I’ve almost always been prone to reasoning that gray is best. Black and white are just so cramped and smothering, don’t you think? Why does there have to be only two ways of reasoning?
So Both…And… works well for me. For instance: Isn’t it amazing how writers can both freely pen something about others and struggle so much with their own story?
Like balsamic vinegar that has been fermented and aged, I’ve been mulling this “About Me” piece for quite some time. The insides of my warped and oft referred to as “weird” skull struggle with what to write about who I really am. After 48 years of surviving Canadian mosquitoes, you would think I would have some clue.
Here is what you’re going to get.
I am both a passionate puddle jumper and I itch with an OCD that squelches the very idea of mud on carpets. I both dream of days digging so deeply into dirt my fingernails are darkened crescents and the sight of a single crumb on my countertop sends my blood pressure to Mars.
I both despise conflict and I am what my boss prudently refers to as a Disruptor. Sigh. I am both an elementary school teacher and I write erotica.
I am both a Jesus-loving Christian and someone who chucks the F word around like it’s confetti at a divorce party. I both quote scripture and know that homosexuality is normal, women are equal to men, and abortion is a woman’s choice.

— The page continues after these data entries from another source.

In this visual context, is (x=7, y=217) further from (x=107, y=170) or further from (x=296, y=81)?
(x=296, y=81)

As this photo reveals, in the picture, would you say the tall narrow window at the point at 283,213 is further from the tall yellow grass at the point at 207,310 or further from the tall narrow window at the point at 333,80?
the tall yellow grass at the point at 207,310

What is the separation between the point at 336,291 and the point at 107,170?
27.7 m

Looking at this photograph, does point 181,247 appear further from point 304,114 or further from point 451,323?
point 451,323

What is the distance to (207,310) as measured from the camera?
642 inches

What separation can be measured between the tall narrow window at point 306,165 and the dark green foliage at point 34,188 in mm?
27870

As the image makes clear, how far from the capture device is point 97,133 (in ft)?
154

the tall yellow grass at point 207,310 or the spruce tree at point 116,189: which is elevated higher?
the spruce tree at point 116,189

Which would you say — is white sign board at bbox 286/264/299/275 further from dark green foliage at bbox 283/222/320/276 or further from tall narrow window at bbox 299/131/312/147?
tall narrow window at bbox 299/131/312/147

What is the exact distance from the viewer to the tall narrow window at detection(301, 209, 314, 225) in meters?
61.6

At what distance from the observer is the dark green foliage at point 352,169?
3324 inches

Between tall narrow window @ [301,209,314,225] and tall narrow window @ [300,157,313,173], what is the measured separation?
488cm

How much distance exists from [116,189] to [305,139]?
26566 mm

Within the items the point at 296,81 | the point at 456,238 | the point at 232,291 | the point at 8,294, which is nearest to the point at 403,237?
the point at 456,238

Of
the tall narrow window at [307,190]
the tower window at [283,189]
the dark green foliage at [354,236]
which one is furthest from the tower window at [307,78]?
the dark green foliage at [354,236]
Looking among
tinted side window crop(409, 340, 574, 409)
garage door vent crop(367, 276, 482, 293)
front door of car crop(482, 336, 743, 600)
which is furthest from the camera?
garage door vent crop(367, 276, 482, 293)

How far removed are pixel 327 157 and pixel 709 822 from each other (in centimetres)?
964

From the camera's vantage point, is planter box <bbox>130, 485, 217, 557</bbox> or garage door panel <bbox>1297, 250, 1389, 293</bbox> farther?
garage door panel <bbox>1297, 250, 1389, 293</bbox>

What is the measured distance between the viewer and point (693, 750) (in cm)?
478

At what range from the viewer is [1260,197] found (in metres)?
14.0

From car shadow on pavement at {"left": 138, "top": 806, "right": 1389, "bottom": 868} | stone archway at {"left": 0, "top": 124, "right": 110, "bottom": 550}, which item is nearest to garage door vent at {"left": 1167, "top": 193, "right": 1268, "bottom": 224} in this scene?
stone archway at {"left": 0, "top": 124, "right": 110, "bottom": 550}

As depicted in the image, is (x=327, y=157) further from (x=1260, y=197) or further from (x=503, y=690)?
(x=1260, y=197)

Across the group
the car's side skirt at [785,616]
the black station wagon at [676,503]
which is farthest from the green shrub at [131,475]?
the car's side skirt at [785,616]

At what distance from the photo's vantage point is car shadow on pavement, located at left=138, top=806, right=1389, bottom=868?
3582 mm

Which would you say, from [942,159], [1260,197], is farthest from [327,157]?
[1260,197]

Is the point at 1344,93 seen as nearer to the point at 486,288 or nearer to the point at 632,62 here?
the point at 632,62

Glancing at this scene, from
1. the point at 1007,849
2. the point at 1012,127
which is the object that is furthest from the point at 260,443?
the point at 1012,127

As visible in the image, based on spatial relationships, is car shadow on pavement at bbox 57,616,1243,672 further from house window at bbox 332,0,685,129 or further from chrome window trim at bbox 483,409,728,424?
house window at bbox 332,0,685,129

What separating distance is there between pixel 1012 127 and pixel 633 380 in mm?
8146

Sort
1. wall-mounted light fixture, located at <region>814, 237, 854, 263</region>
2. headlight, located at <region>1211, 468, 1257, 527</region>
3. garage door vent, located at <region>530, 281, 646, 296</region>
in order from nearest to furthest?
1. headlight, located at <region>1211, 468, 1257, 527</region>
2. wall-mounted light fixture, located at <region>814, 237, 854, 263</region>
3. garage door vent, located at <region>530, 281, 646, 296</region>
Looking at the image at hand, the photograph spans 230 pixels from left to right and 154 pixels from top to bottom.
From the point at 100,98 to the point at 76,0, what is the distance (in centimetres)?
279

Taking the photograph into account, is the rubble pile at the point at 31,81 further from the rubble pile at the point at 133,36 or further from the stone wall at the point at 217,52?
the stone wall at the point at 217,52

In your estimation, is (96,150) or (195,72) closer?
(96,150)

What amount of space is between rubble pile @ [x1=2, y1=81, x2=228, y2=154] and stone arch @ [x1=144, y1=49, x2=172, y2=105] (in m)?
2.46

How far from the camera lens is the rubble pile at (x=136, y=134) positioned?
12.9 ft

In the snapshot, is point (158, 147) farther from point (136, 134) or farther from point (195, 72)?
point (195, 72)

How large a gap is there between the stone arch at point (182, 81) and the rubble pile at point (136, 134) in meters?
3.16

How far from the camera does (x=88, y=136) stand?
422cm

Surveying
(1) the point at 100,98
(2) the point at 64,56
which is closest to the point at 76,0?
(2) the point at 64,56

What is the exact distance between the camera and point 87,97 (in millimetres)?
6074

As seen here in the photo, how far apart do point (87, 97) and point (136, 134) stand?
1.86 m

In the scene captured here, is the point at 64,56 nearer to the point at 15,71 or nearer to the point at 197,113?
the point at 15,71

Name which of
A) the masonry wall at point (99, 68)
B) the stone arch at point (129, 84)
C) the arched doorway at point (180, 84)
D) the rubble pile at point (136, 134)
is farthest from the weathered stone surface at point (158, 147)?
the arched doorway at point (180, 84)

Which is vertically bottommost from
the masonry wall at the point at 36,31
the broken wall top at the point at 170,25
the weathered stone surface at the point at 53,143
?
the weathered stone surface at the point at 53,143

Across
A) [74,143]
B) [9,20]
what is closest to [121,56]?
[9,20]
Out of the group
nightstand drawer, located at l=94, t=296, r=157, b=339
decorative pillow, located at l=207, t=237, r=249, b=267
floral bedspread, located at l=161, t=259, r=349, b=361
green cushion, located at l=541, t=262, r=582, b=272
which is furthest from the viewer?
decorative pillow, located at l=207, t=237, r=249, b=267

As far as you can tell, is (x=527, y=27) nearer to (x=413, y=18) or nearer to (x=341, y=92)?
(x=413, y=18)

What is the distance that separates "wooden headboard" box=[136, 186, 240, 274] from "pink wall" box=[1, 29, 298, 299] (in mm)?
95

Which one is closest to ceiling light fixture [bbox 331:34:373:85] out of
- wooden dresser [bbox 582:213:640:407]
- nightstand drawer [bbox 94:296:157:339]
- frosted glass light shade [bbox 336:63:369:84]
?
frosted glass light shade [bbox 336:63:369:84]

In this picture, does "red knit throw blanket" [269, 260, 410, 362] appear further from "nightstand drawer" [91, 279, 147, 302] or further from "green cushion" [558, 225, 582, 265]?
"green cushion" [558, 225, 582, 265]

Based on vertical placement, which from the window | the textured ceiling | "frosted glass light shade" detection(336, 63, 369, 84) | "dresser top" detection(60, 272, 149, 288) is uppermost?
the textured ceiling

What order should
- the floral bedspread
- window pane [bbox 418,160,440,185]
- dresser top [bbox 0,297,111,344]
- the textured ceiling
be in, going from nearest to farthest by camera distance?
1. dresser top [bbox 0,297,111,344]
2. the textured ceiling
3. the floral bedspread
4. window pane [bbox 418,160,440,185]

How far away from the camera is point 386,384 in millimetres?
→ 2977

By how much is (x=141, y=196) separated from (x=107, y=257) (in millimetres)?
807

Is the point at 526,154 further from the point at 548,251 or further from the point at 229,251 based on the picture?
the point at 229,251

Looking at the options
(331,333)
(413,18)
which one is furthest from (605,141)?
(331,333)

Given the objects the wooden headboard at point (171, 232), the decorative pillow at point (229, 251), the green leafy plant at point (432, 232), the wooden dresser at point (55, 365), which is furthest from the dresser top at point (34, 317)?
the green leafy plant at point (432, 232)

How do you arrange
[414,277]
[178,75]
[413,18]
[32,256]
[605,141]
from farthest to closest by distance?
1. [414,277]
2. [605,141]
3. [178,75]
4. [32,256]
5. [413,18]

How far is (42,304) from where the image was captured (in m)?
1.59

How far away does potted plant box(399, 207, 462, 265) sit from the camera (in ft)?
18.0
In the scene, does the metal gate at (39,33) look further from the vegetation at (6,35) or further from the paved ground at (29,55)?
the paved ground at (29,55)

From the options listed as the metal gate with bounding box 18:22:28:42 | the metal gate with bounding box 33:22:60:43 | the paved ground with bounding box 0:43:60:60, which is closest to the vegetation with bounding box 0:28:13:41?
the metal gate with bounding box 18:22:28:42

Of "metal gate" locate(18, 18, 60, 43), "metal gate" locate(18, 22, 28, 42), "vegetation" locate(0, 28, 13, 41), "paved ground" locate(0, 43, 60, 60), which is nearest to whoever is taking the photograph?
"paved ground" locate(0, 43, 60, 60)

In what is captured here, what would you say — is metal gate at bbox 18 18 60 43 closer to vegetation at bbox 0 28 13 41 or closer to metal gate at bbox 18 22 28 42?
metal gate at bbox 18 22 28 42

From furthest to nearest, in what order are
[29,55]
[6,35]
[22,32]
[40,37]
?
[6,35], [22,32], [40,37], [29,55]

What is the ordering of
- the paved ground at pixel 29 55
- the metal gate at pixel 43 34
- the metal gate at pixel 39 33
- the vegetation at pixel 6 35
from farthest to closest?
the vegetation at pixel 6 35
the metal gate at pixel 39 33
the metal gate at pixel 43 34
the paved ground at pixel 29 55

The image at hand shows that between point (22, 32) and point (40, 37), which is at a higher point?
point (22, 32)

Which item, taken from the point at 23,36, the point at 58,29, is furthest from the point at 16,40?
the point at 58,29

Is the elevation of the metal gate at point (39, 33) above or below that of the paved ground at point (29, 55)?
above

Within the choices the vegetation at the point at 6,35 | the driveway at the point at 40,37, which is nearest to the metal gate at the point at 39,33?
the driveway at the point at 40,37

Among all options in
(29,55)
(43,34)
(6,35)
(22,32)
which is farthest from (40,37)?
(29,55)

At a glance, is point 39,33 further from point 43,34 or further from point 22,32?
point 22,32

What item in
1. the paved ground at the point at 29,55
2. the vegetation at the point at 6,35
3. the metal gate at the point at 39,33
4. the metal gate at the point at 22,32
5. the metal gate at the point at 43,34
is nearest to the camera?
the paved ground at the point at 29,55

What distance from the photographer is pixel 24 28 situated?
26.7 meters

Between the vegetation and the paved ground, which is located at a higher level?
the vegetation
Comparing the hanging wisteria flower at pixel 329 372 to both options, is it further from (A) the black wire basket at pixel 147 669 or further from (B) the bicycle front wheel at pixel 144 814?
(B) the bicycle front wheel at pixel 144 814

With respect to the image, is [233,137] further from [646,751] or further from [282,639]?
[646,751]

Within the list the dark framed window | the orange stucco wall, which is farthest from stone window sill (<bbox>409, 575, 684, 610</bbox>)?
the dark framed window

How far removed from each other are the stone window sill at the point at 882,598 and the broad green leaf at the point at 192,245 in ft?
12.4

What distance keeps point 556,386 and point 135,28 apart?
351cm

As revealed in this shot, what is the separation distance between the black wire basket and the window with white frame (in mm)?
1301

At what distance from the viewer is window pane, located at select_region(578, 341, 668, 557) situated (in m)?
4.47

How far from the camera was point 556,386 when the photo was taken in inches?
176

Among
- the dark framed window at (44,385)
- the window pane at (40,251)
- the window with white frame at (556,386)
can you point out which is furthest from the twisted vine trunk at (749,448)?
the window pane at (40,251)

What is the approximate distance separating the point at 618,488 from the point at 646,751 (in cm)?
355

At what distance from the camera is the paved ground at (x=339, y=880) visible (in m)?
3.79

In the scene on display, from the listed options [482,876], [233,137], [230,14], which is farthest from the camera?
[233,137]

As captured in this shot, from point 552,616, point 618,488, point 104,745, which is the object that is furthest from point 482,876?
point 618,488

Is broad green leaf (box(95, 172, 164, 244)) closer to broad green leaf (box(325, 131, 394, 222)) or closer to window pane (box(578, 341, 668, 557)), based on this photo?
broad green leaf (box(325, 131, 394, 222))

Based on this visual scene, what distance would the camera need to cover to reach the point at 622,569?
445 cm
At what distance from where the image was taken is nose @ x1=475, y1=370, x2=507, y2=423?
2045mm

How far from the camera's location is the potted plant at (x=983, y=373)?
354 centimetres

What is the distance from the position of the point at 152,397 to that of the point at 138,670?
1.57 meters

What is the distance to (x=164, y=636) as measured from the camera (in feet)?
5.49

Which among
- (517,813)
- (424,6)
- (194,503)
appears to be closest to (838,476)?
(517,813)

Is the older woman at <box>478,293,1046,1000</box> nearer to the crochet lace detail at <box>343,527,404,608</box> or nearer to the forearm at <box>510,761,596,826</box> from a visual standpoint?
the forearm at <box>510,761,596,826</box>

I both run marathons and drink barrels of pinot noir. I am both a mother of teens who enjoys being outside tossing about a birdie or frisbee and a parent who throws her arms in the air, yelling, “Screw it, just play your damn video games for 732 straight hours!”
I both long to doze off in a tent to the chitter of birds and I adore rolling about the crisp white sheets of a fluffy hotel bed.
Is this beginning to sound a little like my profile on Ashley Madison? Don’t worry. I’m currently taken. I both aim to care for the husband of almost 18 years who I only somewhat like and develop a deep, rewarding, and passionate relationship with my lover.
I am both confusing as well and…Oh, wait. No “and” here. I’m just plain confusing as hell. And that’s exactly how I want me to be. I’m both full of contradictions and all the better for it.